# start of Dataset rows

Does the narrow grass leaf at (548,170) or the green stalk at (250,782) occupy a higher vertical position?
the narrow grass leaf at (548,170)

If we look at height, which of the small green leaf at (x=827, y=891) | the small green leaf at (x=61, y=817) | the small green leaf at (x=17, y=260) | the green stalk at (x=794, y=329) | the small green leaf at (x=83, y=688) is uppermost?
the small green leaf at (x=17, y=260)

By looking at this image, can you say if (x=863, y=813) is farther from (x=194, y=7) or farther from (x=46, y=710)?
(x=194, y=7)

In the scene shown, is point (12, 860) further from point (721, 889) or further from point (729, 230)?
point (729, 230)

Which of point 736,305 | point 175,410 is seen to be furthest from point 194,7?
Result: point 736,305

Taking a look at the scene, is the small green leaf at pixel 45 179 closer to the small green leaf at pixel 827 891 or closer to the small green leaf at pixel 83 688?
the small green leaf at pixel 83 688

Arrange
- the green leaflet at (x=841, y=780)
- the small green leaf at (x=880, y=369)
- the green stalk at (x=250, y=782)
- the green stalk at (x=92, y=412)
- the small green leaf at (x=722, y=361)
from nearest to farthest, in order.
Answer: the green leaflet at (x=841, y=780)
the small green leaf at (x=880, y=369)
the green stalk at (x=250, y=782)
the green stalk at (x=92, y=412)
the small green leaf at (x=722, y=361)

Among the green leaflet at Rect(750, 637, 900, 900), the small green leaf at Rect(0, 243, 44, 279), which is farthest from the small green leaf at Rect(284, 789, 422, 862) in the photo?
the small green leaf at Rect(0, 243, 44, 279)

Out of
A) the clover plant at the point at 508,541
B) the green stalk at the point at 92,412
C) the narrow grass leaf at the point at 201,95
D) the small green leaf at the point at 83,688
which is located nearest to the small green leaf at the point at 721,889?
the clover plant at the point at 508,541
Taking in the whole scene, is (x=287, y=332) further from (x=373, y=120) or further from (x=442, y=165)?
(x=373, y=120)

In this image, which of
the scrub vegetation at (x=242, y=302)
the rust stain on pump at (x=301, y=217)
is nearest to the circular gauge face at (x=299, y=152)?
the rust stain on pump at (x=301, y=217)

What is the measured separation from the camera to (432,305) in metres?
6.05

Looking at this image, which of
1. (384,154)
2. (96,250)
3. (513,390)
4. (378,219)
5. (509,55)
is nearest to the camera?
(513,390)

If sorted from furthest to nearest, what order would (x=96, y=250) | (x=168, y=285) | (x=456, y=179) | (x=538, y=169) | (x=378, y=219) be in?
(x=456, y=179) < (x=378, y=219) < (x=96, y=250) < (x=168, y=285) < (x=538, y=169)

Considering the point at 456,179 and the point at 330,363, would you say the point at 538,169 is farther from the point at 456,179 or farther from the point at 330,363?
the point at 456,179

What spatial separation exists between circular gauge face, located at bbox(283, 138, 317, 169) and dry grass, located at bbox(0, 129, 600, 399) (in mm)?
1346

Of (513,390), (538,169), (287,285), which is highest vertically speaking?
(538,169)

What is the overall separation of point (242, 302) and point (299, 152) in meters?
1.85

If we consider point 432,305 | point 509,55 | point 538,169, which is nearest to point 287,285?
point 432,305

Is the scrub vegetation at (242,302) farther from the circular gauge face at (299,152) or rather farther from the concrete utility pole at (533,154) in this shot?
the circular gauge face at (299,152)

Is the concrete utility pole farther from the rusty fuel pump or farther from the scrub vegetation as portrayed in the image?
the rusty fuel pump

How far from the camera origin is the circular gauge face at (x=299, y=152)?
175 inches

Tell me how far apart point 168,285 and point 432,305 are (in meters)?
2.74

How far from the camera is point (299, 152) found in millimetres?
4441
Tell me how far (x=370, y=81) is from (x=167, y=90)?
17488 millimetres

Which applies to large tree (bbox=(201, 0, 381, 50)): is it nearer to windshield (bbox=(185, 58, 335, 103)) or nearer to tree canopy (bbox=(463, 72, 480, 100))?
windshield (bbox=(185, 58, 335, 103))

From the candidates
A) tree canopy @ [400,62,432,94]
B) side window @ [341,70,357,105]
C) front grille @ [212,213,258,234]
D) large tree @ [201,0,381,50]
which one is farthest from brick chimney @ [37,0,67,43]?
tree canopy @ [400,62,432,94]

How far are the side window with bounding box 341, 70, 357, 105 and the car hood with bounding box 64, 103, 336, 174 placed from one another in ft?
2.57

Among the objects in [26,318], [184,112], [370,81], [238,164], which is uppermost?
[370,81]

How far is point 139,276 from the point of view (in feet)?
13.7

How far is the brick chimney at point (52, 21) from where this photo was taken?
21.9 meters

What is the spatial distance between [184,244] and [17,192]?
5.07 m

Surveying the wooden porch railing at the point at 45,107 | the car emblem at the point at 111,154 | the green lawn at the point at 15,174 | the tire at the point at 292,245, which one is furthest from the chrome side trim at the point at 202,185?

# end of Dataset rows

_What the task asks_: Restate the records, all of them, precisely as written.

_Answer to this problem_:
Does the narrow grass leaf at (548,170) or the green stalk at (250,782) occupy a higher vertical position?
the narrow grass leaf at (548,170)

If we look at height, which of the small green leaf at (x=827, y=891) | the small green leaf at (x=61, y=817) | the small green leaf at (x=17, y=260) | the green stalk at (x=794, y=329) | the small green leaf at (x=83, y=688) is uppermost?
the small green leaf at (x=17, y=260)

By looking at this image, can you say if (x=863, y=813) is farther from (x=194, y=7) or farther from (x=46, y=710)?
(x=194, y=7)

In the scene shown, is point (12, 860) further from point (721, 889) or further from point (729, 230)?
point (729, 230)

Which of point 736,305 | point 175,410 is seen to be furthest from point 194,7?
Result: point 736,305

Taking a look at the scene, is the small green leaf at pixel 45 179 closer to the small green leaf at pixel 827 891 or closer to the small green leaf at pixel 83 688?
the small green leaf at pixel 83 688

Arrange
- the green leaflet at (x=841, y=780)
- the small green leaf at (x=880, y=369)
- the green stalk at (x=250, y=782)
- the green stalk at (x=92, y=412)
- the small green leaf at (x=722, y=361)
from nearest to farthest, in order.
Answer: the green leaflet at (x=841, y=780)
the small green leaf at (x=880, y=369)
the green stalk at (x=250, y=782)
the green stalk at (x=92, y=412)
the small green leaf at (x=722, y=361)

Among the green leaflet at Rect(750, 637, 900, 900), the small green leaf at Rect(0, 243, 44, 279), which is farthest from the small green leaf at Rect(284, 789, 422, 862) in the photo?
the small green leaf at Rect(0, 243, 44, 279)

Out of
A) the clover plant at the point at 508,541
B) the green stalk at the point at 92,412
C) the narrow grass leaf at the point at 201,95
D) the small green leaf at the point at 83,688
which is located nearest to the small green leaf at the point at 721,889?
the clover plant at the point at 508,541
Taking in the whole scene, is (x=287, y=332) further from (x=373, y=120) or further from (x=442, y=165)?
(x=373, y=120)

In this image, which of
the scrub vegetation at (x=242, y=302)
the rust stain on pump at (x=301, y=217)
is nearest to the circular gauge face at (x=299, y=152)?
the rust stain on pump at (x=301, y=217)

What is the measured separation from the camera to (432,305) in metres?
6.05

Looking at this image, which of
1. (384,154)
2. (96,250)
3. (513,390)
4. (378,219)
5. (509,55)
is nearest to the camera?
(513,390)

If sorted from furthest to nearest, what order would (x=96, y=250) | (x=168, y=285) | (x=456, y=179) | (x=538, y=169) | (x=378, y=219) be in?
(x=456, y=179) < (x=378, y=219) < (x=96, y=250) < (x=168, y=285) < (x=538, y=169)

Considering the point at 456,179 and the point at 330,363, would you say the point at 538,169 is farther from the point at 456,179 or farther from the point at 330,363?
the point at 456,179

What spatial separation exists between circular gauge face, located at bbox(283, 138, 317, 169) and dry grass, located at bbox(0, 129, 600, 399) (in mm)?
1346

Of (513,390), (538,169), (287,285), which is highest vertically speaking?
(538,169)

What is the overall separation of point (242, 302) and point (299, 152) in meters?
1.85

If we consider point 432,305 | point 509,55 | point 538,169, which is nearest to point 287,285?
point 432,305

Is the scrub vegetation at (242,302) farther from the circular gauge face at (299,152) or rather farther from the concrete utility pole at (533,154) in this shot?
the circular gauge face at (299,152)

Is the concrete utility pole farther from the rusty fuel pump or farther from the scrub vegetation as portrayed in the image?
the rusty fuel pump

How far from the camera origin is the circular gauge face at (x=299, y=152)?
175 inches

Tell me how far apart point 168,285 and point 432,305 are (in meters)?
2.74

How far from the camera is point (299, 152) found in millimetres?
4441
Tell me how far (x=370, y=81) is from (x=167, y=90)?
17488 millimetres

Which applies to large tree (bbox=(201, 0, 381, 50)): is it nearer to windshield (bbox=(185, 58, 335, 103)) or nearer to tree canopy (bbox=(463, 72, 480, 100))?
windshield (bbox=(185, 58, 335, 103))

From the candidates
A) tree canopy @ [400,62,432,94]
B) side window @ [341,70,357,105]
C) front grille @ [212,213,258,234]
D) large tree @ [201,0,381,50]
which one is farthest from brick chimney @ [37,0,67,43]?
tree canopy @ [400,62,432,94]

How far are the side window with bounding box 341, 70, 357, 105 and the car hood with bounding box 64, 103, 336, 174 placed from one another in ft?
2.57

Among the objects in [26,318], [184,112], [370,81], [238,164], which is uppermost?
[370,81]

How far is point 139,276 from the point of view (in feet)?
13.7

How far is the brick chimney at point (52, 21) from where this photo was taken?
21.9 meters

What is the spatial distance between [184,244] and [17,192]?
5.07 m

Surveying the wooden porch railing at the point at 45,107 | the car emblem at the point at 111,154 | the green lawn at the point at 15,174 | the tire at the point at 292,245, which one is furthest from the chrome side trim at the point at 202,185?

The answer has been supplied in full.